**CHALLENGES**
1) Using the btrfs superblock thread, explain in one to three sentences why the change places superblocks in zones at specific offsets instead of specific zone numbers.
2) Answer these from the btrfs superblock thread:
(a) What zone size do SMR disks currently have?
(b) On what date is Josef Bacik's reply in the thread dated?
(c) According to Naohiro Aota's commit message, what does the commit move?
3) Resume the btrfs superblock thread after its final sentence, continuing the commit message.

No the problem is, we're placing superblocks into specific zones, regardless of
the zone size. This creates a problem when you need to inspect a file system,
but don't have the block device available, because you can't look at the zone 
size to calculate where the superblocks are on the device.

With this change we're placing the superblocks not into specific zone numbers,
but into the zones starting at specific offsets. We're taking 8G zone size as
a maximum expected zone size, to make sure we're not overlapping superblock
zones. Currently SMR disks have a zone size of 256MB and we're expecting ZNS
drives to be in the 1-2GB range, so this 8GB gives us room to breath.

Hope this helps clearing up any confusion.

Byte,
Johannes


Re: [PATCH] btrfs: zoned: move superblock logging zone location

2021-04-07 Thread Josef Bacik

On 3/15/21 1:53 AM, Naohiro Aota wrote:

This commit moves the location of superblock logging zones. The location of
the logging zones are determined based on fixed block addresses instead of
on fixed zone numbers.

**DATA LISTING**
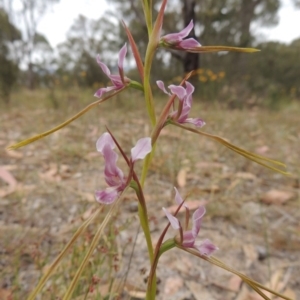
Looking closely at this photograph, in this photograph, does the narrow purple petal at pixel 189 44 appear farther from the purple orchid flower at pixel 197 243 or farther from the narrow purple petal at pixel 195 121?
the purple orchid flower at pixel 197 243

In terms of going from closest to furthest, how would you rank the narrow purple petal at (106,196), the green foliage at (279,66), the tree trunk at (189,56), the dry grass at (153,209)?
the narrow purple petal at (106,196) < the dry grass at (153,209) < the tree trunk at (189,56) < the green foliage at (279,66)

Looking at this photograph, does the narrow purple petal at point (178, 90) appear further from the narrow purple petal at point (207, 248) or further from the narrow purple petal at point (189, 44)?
the narrow purple petal at point (207, 248)

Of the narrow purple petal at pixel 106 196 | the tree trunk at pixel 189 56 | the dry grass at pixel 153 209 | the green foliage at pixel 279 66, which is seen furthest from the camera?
the green foliage at pixel 279 66

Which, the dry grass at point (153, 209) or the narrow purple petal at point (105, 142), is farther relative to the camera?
the dry grass at point (153, 209)

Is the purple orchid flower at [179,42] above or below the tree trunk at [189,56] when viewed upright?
above

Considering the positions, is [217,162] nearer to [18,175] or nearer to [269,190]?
[269,190]

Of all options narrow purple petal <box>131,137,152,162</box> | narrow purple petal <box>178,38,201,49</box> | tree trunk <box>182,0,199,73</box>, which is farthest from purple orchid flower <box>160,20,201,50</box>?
tree trunk <box>182,0,199,73</box>

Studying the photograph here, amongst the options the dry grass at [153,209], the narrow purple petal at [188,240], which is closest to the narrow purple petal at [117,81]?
the narrow purple petal at [188,240]

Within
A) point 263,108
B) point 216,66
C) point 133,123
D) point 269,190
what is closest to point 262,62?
point 216,66

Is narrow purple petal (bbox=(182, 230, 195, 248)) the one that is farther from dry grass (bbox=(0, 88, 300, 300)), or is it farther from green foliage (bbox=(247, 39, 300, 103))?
green foliage (bbox=(247, 39, 300, 103))

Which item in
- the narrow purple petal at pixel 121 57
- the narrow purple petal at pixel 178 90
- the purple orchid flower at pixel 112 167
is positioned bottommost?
the purple orchid flower at pixel 112 167
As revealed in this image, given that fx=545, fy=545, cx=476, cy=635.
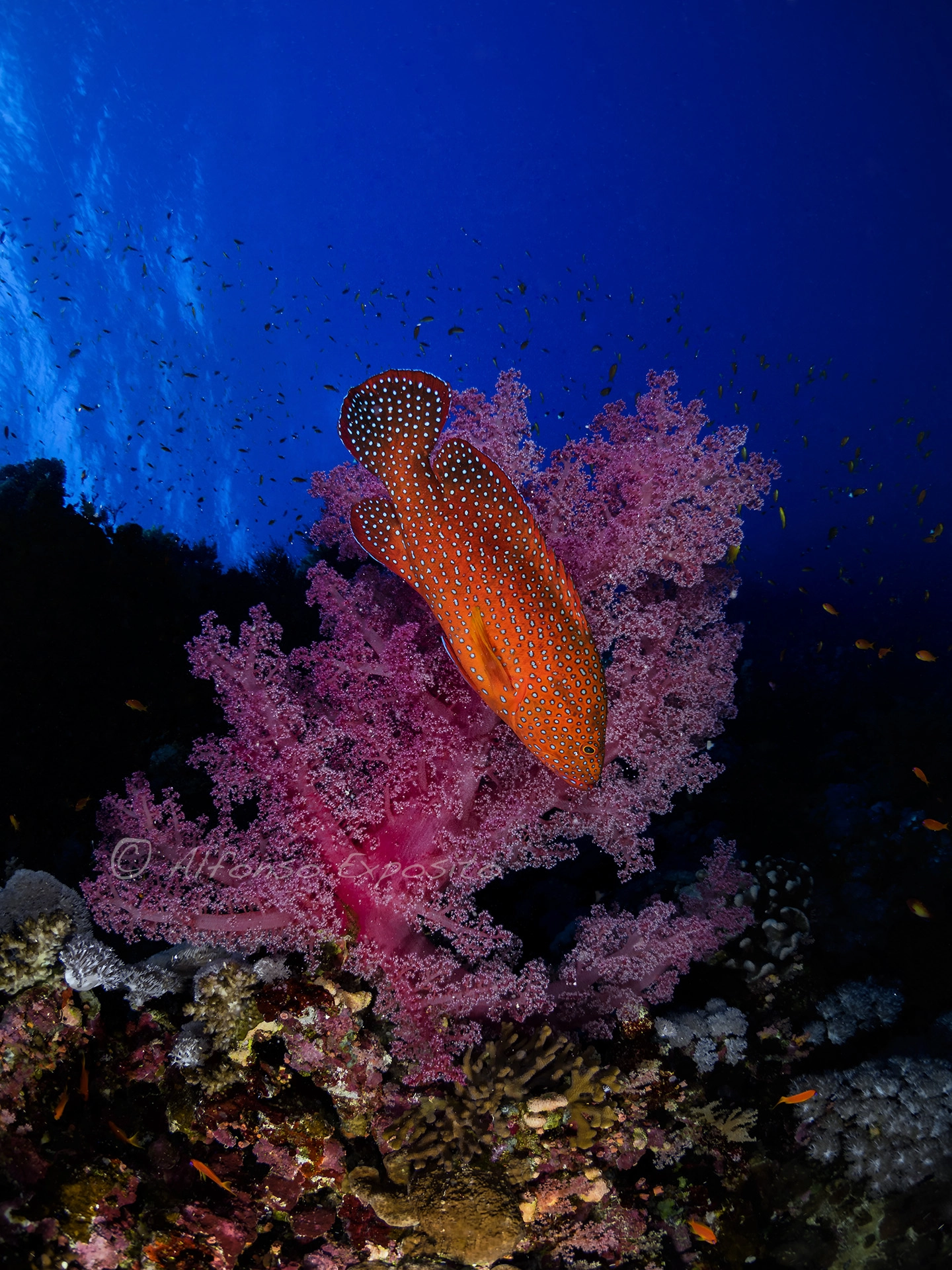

**ANSWERS TO THE PROBLEMS**
1) With superblocks placed in specific zone numbers regardless of zone size, finding them means calculating from the zone size. When a file system is inspected without the block device available, the zone size can't be checked. Placing them at specific offsets removes that dependence, and an 8G maximum expected zone size keeps the superblock zones from overlapping.

2)
(a) 256MB
(b) 2021-04-07
(c) The location of the superblock logging zones

3)
By locating the superblock zones using fixed addresses, we can scan a
dumped file system image without the zone information. And, no drawbacks
exist.

We use the following three pairs of zones containing fixed offset
locations, regardless of the device zone size.

   - Primary superblock: zone starting at offset 0 and the following zone
   - First copy: zone containing offset 64GB and the following zone
   - Second copy: zone containing offset 256GB and the following zone

If the location of the zones are outside of disk, we don't record the
superblock copy.

These addresses are arbitrary, but using addresses that are too large
reduces superblock reliability for smaller devices, so we do not want to
exceed 1T to cover all case nicely.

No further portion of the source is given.